People democracy

One of the really interesting things about elections is the opportunity for everybody to get involved, ask questions, challenge political nonsense, whoever it comes from, and run their own campaigns to keep politicians on their toes.

Leaving it all to the politicians is what most are inclined to do but certainly not everybody. Our democracy permits campaigning groups to campaign freely during elections and this is something the Electoral Commission actively encourages by setting out rules that make it easy for local and national groups to be formed. They are not required to register as long as they abide by the spending limits set out by the Electoral Commission.

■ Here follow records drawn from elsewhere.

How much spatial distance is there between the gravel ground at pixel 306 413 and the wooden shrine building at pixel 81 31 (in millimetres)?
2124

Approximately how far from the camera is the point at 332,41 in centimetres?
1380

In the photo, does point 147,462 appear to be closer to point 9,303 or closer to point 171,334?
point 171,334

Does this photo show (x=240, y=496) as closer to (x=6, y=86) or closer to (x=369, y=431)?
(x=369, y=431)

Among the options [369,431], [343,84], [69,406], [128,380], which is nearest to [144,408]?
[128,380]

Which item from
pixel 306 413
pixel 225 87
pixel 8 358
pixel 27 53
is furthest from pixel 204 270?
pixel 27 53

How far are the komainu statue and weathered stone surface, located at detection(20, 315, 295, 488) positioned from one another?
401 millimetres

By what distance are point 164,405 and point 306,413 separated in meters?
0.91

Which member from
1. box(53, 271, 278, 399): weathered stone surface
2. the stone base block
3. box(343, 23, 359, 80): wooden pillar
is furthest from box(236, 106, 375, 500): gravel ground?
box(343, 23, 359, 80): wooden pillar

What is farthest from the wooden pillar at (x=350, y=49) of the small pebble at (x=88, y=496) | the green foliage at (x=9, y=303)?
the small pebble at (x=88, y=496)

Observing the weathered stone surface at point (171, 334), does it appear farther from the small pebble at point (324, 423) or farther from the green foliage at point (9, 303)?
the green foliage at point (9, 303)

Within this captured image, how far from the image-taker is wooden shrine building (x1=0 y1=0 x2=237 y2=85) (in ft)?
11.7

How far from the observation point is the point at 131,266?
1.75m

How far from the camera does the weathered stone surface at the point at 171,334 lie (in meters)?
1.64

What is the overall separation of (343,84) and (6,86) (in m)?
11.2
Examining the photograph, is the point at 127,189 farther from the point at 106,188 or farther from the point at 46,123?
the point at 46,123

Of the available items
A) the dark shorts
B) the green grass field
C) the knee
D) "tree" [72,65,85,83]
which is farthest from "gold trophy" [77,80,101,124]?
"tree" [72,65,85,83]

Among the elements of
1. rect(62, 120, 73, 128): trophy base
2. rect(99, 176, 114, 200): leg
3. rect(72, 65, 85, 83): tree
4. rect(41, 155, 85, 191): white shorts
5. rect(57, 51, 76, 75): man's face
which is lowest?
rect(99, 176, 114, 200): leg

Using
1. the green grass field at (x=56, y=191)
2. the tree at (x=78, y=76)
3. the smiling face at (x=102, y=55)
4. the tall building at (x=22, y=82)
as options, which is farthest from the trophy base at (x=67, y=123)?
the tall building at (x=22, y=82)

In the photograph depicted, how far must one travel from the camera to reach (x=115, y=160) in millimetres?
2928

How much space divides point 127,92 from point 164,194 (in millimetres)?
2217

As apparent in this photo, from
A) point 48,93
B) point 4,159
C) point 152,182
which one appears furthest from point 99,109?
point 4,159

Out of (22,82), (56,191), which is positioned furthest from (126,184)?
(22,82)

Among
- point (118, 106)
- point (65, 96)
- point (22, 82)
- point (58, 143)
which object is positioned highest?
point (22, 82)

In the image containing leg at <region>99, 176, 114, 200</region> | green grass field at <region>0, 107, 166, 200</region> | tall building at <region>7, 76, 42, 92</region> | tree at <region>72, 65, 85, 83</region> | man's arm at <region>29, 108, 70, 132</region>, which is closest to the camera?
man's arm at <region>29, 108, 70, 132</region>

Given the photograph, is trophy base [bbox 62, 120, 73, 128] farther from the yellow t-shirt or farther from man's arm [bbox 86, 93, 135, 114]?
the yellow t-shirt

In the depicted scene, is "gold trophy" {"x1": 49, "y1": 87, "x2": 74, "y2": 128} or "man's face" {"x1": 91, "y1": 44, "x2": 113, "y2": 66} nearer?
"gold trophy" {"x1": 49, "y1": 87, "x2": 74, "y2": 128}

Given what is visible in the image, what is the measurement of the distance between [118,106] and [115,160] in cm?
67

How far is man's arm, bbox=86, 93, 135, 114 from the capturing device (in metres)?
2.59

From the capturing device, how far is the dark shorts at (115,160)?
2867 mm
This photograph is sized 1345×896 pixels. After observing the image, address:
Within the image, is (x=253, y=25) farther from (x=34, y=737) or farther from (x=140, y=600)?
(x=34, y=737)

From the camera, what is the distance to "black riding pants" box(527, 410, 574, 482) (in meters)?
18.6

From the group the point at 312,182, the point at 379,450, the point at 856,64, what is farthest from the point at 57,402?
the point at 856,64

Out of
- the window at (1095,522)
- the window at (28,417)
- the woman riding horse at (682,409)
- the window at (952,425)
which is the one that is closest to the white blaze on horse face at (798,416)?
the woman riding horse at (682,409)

Participation in a democracy can be much more than just going out to vote. Politicians need to be made accountable during elections because after they are elected you might find out they have been lying to you.

Boris Johnson has something of a reputation when it comes to veracity free stuttering mouthfuls of nonsense. Something he somehow manages to get away with because he promises to get Brexit done and is currently leading in the polls.

Rebels get kicked out of the Boris Party

Every Conservative candidate throughout the UK has signed up to whatever Boris Johnson wants and we have the evidence of what happened to those who rebelled against him in the last parliament.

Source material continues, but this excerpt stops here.